The station felt heavier that morning. Silence, thick like smoke, lingered in the air. Hale hadn't slept; the city's lights still burned behind his eyes. The photo on his desk ,a young woman smiling with unguarded joy, mocked him.
Lydia Hart. Nineteen. College sophomore. Found dead.
The same night he'd received that photo.
"Same pattern," Ruiz muttered, flipping through the file. "Blunt trauma. No witnesses. No cameras."
Sammie leaned against the wall, arms folded. "Same kind of note too."
Hale didn't look up. "We know."
"No," Sammie pressed. "We don't. Because every damn note is sent to you, Hale. Every single one."
Ruiz's chair screeched. "Not again, Sammie..."
But Sammie cut in, his voice sharp. "You're telling me it's coincidence? Killer writes to you, mocks you, and every girl he touches ends up dead within forty-eight hours?"
Hale's jaw tightened. "Watch your words."
"I'm just asking questions," Sammie said, tone deceptively calm.
"Then ask them right," Hale snapped. "I don't know him. I don't know why he sends them. But I'm not the one killing these girls."
Ruiz stood, a silent warning between them. The Chief's voice broke through the tension from the hallway , rough, impatient. "Enough! We're losing control of this case. Get something done before I pull it off all your hands."
Hale turned away, pulse hammering. Ruiz caught his shoulder, low voice steady. "Let's just go. Start with Lydia's last steps.
The Club
The neon sign of Echo Room still flickered from the night before. The bartender, pale from too much caffeine and fear, leaned across the counter.
"She was here last night," he said. "Left around one-thirty. Alone."
Ruiz showed him the photo. "You sure?"
"Yeah. She was drunk ,couldn't even find her phone.
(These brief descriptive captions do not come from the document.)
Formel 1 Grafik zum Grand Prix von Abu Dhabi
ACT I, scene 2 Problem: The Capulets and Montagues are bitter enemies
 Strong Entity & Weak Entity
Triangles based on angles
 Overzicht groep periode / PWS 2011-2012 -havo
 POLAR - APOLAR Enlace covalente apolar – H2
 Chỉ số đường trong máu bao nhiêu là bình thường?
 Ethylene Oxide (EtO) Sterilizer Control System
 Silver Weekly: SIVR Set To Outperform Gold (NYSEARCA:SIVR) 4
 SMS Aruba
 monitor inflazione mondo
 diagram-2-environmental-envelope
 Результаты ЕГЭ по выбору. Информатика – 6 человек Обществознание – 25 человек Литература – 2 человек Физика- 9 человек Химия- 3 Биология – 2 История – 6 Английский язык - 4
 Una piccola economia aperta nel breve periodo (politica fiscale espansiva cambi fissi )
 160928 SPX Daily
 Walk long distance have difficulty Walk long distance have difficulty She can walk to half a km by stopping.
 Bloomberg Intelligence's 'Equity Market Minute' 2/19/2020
Said something about catching a taxi."
CCTV footage rolled across a flickering screen. Hale froze the moment the taxi pulled up. A dark sedan. Tinted windows. No license plates.
"Play it again," Hale said.
They watched the loop. Lydia laughing, stumbling, waving goodbye , then the car door shutting.
And gone.
No trail. No driver ID. No one else saw a thing.
The Dorm
Lydia's dorm smelled faintly of perfume and coffee. Posters of sunsets and handwritten notes clung to the walls. Her roommate, a quiet girl named Emily, sat wrapped in a blanket, trembling.
"She wasn't a bad person," Emily whispered. "She just liked... living. Parties, music, dancing , she wanted to feel free."
Hale crouched beside her. "Did she mention anyone bothering her? Anyone new?"
Emily shook her head, eyes red. "No. But... she said something weird last week. That someone had been watching her Instagram stories at odd hours. Same profile, no picture."
Ruiz noted it. "Username?"
She nodded. "It was just… TIMEkeeper."
Hale froze. The word hung in the air like a chill.
The Taxi Trail
Hours later, the detectives combed through taxi logs, calling every registered service in the area. No records matched. No driver, no vehicle, nothing.
"Fake car," Ruiz muttered. "He planned it. Knew her routine."
Sammie looked up from his desk, eyes tired but sharp. "He's getting faster. Every move we make, he's already ahead."
"And he's watching," Hale murmured.
Sammie's glare flickered. "Yeah. Maybe too close."
Ruiz slammed the file shut. "Enough. We're chasing shadows."
The Autopsy Room
Hale met Dr. Paul again that evening. The fluorescent lights hummed softly. The doctor greeted him with that familiar calm smile, his gold-and-red wristwatch glinting as he gestured toward the report.
"Detective Hale," Paul said warmly. "Rough week, huh?"
"Rough month."
Paul nodded. "You know... sometimes killers leave more in their patterns than in their crime scenes. Maybe this one isn't about who dies, but when."
Hale blinked. "When?"
"Timing," Paul said simply, turning to the body chart. "Intervals, dates, hours. Check the timestamps."
It sounded strange , but somehow right.
The Letter
Back at the precinct, Sammie was pacing by his desk when Ruiz and Hale walked in.
There was a plain envelope waiting. No stamp. No fingerprints.
Sammie frowned, opened it.
Inside , a small card, a perfect circle drawn in ink, and one sentence beneath it:
"You're looking in the wrong place. Tick. Tock."
The room went still.
Sammie looked up, eyes meeting Hale's. For the first time, he didn't speak.
Hale reached for the card ,Sammie pulled it back. "No," he said quietly. "This one's mine."